La bataille pour conquérir les entreprises s’intensifie dans le secteur de l’IA.

Mistral AI franchit un nouveau cap avec le lancement de Forge, une plateforme destinée à permettre aux entreprises de construire et d’affiner leurs propres modèles d’intelligence artificielle à partir de leurs données propriétaires.

Une annonce faite lors de la conférence Nvidia GTC 2026, qui marque une étape significative dans la stratégie B2B de la scale-up face aux mastodontes OpenAI et Anthropic.

Combler le fossé entre DSI et métiers

Le constat de départ est simple : les modèles généralistes, entraînés sur des données publiques issues du web, ne suffisent pas à répondre aux besoins très contextualisés des grandes organisations.

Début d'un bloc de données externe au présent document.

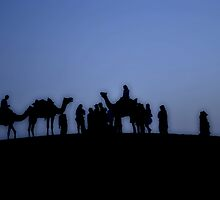 Resting Travellers by perspic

Forge ambitionne précisément de combler cet écart. La plateforme promet de produire des modèles capables d’intégrer standards d’ingénierie, politiques de conformité, bases de code, processus opérationnels et historiques de décisions internes. Autant d’éléments absents des corpus d’entraînement classiques.

Concrètement, Forge couvre l’ensemble du cycle de vie d’un modèle : pré-entraînement sur des corpus propriétaires, post-entraînement pour des tâches spécifiques, et alignement par renforcement pour intégrer règles internes et contraintes réglementaires.

L’idée directrice est d’adapter les modèles aux workflows existants des entreprises et non l’inverse. Un renversement de perspective qui pourrait séduire les directions métiers autant que les DSI.

Une plateforme pilotée par des agents autonomes

Forge adopte un positionnement « agent-first ». La plateforme n’est pas conçue comme une simple extension d’outils développeurs existants, mais pour être pilotée par des agents d’IA autonomes.

Ainsi, un agent comme Mistral Vibe peut lancer des fine-tunings, optimiser les hyperparamètres, planifier des jobs d’entraînement et générer des données synthétiques pour améliorer les performances sur les jeux de tests. Le tout sans intervention humaine systématique.

Forge propose par ailleurs des « recettes » prêtes à l’emploi pour la préparation de données et des pipelines d’entraînement, tout en gérant l’infrastructure sous-jacente. Mistral affirme que la personnalisation d’un modèle peut se faire en langage naturel, l’agent se chargeant de traduire les intentions en opérations techniques.

Architectures denses, MoE et multimodal

Sur le plan technique, Forge supporte aussi bien les architectures denses que les modèles Mixture-of-Experts (MoE), offrant ainsi la flexibilité nécessaire pour arbitrer entre performance, coûts et contraintes d’exploitation. La plateforme prend également en charge des entrées multimodales, ouvrant la voie à des cas d’usage combinant texte, code et d’autres types de contenus.

Forge s’inscrit dans le prolongement du catalogue de modèles existant de Mistral ( Small, Medium, Large). L’idée est de partir de ces briques pour les affiner selon chaque environnement métier.

Des références industrielles

Mistral indique travailler d’ores et déjà avec plusieurs clients de premier plan : ASML, Ericsson, l’Agence spatiale européenne, Reply, ainsi que des organismes publics singapouriens comme DSO National Laboratories et HTX. Des références qui illustrent le positionnement de Forge sur des secteurs à forte intensité technologique et réglementaire, où la maîtrise des modèles et des données est un enjeu majeur.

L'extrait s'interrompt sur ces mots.